* SHORT TASK 1:
Write the records as a JSON list of strings, one string per line with blank lines omitted, starting at the line containing "Check the photo above for any chairs." and ending at the line containing "278;44;357;133".

* PAGE EXCERPT:
##############################
New York Court Holds That Revlon Standards Are Not Triggered In A Stock-for-Stock Merger Where No Change of Control Results

The recent decision in Badowski v. Corrao, No. 652986/2011, NYLJ 1202642854864 (Sup. Ct. N.Y. County, Commercial Division), is a timely application by a New York court of the limitations of so-called Revlon duties to stock-for-stock mergers.

In Badowski, the court dismissed with prejudice a class action brought by a shareholder of the target (Vertro, Inc.), challenging Vertro's stock-for-stock merger with Inuvo, Inc. The court applied Delaware law under the internal affairs rule because Vertro is incorporated under the laws of Delaware. In applying Delaware law, the court clearly adhered to the principle that Revlon duties are not implicated where the challenged transaction does not result in a true change of control.
##############################
* EXERCISE INPUTS:
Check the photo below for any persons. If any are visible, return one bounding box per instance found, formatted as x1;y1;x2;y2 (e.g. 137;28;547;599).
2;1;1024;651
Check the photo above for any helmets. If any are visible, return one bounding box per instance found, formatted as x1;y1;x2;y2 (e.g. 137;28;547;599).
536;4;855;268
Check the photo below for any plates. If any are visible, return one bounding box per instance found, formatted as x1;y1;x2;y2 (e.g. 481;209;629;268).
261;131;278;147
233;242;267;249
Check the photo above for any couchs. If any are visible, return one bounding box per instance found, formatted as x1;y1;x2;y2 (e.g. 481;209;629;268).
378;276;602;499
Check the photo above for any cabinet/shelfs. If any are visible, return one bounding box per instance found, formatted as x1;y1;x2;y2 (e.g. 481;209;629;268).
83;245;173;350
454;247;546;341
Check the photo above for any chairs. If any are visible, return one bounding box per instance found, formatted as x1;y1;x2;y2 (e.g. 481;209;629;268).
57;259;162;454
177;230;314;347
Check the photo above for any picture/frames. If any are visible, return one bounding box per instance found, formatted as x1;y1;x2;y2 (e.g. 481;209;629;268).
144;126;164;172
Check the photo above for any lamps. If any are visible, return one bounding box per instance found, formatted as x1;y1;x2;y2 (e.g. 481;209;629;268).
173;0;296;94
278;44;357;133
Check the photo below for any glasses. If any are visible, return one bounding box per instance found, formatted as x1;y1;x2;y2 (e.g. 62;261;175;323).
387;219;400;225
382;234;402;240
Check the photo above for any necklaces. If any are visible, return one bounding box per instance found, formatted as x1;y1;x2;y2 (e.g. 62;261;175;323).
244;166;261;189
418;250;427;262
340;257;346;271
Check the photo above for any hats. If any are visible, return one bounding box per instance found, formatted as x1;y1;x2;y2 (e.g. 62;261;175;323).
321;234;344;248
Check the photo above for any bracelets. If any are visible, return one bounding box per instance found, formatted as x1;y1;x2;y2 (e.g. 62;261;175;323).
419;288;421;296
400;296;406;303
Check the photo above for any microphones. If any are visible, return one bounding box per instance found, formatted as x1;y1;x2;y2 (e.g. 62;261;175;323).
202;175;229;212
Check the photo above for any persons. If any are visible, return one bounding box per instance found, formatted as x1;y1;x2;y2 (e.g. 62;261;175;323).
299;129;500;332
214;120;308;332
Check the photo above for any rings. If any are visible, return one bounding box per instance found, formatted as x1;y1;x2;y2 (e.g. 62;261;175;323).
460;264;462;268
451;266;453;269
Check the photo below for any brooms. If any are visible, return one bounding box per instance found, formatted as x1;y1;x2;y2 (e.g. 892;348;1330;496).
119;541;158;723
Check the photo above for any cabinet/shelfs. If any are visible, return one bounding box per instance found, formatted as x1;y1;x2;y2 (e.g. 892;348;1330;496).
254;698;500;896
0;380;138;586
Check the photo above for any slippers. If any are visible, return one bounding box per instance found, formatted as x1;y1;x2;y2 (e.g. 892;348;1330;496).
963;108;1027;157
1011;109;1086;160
##############################
* SHORT TASK 2:
Continue the article on the New York court's Revlon ruling from the point where it stops.

* EXPECTED OUTPUT 1:
[
  "Check the photo above for any chairs. If any are visible, return one bounding box per instance found, formatted as x1;y1;x2;y2 (e.g. 481;209;629;268).",
  "57;259;162;454",
  "177;230;314;347",
  "Check the photo above for any picture/frames. If any are visible, return one bounding box per instance found, formatted as x1;y1;x2;y2 (e.g. 481;209;629;268).",
  "144;126;164;172",
  "Check the photo above for any lamps. If any are visible, return one bounding box per instance found, formatted as x1;y1;x2;y2 (e.g. 481;209;629;268).",
  "173;0;296;94",
  "278;44;357;133"
]

* EXPECTED OUTPUT 2:
Because there was no change of control, the court applied the more deferential "business judgment rule" presumption to the merger decision, and concluded that the complaint failed to plead any viable basis to rebut the presumption that the target's directors, in approving the merger, acted in an informed basis, in good faith, and in the honest belief that their actions were in the best interests of the company. The court further determined that deal protection devices approved by the Vertro board were well within the board's business judgment, and that the proxy statement issued by Vertro did not contain any material non-disclosures.

Revlon duties are implicated when there is a sale of control or where the break-up of the company is inevitable. Revlon, Inc. v. MacAndrews & Forbes Holdings, Inc., 506 A.2d 173 (Del. 1986). In such circumstances, "the duty of the board . . . change[s] from the preservation of [the company] to the maximization of the company's value at a sale for the stockholders' benefit." Revlon, 506 A.2d at 182. When Revlon duties are triggered, the courts will then apply a less deferential standard of review, i.e., "enhanced" or "heightened" scrutiny. This inquiry, with its subjective and objective components, places on the board the ultimate burden of persuading the court that their motivations were proper and not selfish, and that their actions were reasonable in relation to their legitimate objective. See, e.g., Mercier v. Inter-Tel, Inc., 929 A.2d 786, 810 (Del. Ch. 2007); In re Comverge Inc. S'holders Litig., No. 7368–VCP, 2013 WL 1455827 (Del. Ch. Apr. 10, 2013).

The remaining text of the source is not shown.